Então, em outubro de 1932 Plínio fundou a Sociedade de Estudos Políticos, uma organização de caráter cívico cultural, de linha conservadora, que logo se converteu num movimento de âmbito político com a denominação de Ação Integralista Brasileira, da qual se fez líder e passou a reunir, a esse tempo, quando contava com não mais que quarenta membros. Ocorre, porém, que a entidade logo passou a incorporar outros grupos e membros de diversos movimentos, além de figuras expressivas da direita fascista e da igreja católica que rapidamente converteram o grupo inicial em milhares de seguidores.

No Paraná ela se reproduziu rapidamente de modo a tornar o Estado uma Província da Ação Integralista do Brasil (a 5.ª Província do Brasil), com sede inicial em Ponta Grossa, depois transferida para Curitiba, em mãos da liderança das figuras mais representativas do pensamento conservador do Estado, como Vieira de Alencar, Brasil Pinheiro Machado, João Alves da Rocha Loures Sobrinho e tantos mais.

Seus comícios reuniam 35 a 50 mil militantes, uniformizados, em formação paramilitar e prontos para o combate, mesmo de rua. A AIB contava também com um grande arcabouço de obras de doutrina, disseminadas por um conglomerado de jornais e periódicos, além de se servir de diversos elementos estéticos destinados a fortalecer a militância, como uniformes, estandartes, insígnias, bandeiras, peças gráficas e símbolos, além da promoção de rituais e festividades destinadas a favorecer essa integração.

Curitiba foi denominada de “Jardim Verde”. E se conta que cerca de 40 mil paranaenses usavam a camisa verde como “segunda pele”. Além disso, nas eleições municipais de 1935, Teixeira Soares elegeu o primeiro prefeito integralista do Brasil e Rebouças teve o segundo.

Plínio se manteve exilado em Portugal até 1945, quando voltou para o Brasil com a deposição de Vargas.
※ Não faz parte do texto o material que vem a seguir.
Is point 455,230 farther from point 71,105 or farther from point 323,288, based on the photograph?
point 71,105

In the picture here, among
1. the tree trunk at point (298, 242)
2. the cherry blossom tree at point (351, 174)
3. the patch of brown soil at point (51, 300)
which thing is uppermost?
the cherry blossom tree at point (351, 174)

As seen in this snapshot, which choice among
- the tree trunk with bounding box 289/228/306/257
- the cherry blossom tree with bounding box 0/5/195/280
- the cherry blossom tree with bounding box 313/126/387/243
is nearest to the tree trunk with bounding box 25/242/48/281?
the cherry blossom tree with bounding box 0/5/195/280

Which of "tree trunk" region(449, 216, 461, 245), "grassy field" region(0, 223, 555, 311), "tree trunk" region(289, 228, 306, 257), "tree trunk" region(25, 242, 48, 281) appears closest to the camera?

Tentou refazer sua militância com a criação de um partido político, o PRP, Partido de Representação Popular (1945), que, no pós-guerra, já não podia reproduzir o mesmo programa de ação política, nos moldes integralistas, e continha, em geral, políticos de carreira ou simples remanescentes integralistas sem o mesmo espírito cívico partidário.
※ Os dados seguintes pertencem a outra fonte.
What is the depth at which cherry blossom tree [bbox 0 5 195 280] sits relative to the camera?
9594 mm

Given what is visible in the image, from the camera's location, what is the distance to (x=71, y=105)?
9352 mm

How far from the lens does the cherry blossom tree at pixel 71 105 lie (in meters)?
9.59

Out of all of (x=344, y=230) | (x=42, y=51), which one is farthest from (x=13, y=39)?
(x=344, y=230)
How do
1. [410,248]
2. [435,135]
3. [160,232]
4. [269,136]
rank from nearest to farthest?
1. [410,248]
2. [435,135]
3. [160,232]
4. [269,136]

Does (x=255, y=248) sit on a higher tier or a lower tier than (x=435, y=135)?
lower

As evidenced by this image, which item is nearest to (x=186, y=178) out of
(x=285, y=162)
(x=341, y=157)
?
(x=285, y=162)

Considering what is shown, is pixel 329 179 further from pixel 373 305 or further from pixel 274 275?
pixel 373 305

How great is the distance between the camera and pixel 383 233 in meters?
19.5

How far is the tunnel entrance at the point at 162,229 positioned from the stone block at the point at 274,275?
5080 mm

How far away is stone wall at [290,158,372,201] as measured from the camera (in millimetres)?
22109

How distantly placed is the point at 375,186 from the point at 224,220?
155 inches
Em 1955 Plínio concorreu à presidência da República, mas só obteve 8% de votos, apoiou Juscelino e foi nomeado diretor do Instituto Nacional de Imigração e Colonização.
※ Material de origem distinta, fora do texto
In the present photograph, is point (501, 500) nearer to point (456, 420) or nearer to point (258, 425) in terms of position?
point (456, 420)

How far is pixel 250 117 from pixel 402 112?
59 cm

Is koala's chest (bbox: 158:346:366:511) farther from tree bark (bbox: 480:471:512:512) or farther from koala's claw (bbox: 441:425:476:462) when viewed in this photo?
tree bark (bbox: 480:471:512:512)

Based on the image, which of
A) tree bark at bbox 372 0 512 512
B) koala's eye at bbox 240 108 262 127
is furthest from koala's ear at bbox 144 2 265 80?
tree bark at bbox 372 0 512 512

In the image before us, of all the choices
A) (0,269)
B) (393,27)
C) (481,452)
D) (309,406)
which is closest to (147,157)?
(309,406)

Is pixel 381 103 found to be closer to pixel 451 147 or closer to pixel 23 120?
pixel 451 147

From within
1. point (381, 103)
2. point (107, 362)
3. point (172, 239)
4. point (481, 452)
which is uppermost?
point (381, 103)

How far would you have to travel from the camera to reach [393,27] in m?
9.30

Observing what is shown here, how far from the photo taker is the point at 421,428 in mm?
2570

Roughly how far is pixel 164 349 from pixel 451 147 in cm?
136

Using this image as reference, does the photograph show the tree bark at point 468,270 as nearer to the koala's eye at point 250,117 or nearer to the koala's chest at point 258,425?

Morreu em 1975 e hoje Rio Claro-SP tem o acervo de toda a herança integralista de Plínio Salgado, enquanto grupos neointegralistas ainda disputam a quem se atribui a condição de herdeiro de sua doutrina ou a quem cabe, realmente, a herança de sua memória e de sua militância.

Guardo, porém, com carinho a lembrança daquela distante e pequena homenagem no Bacacheri, ao menino integralista, que representei e que me vi   convertido no arauto de um novo tempo e de um país que o integralismo procurava sacralizar e converter num Grande Império Cristão, do qual, entretanto, só resta hoje uma breve memória histórica e de suas lideranças, que em parte ensaiamos resgatar.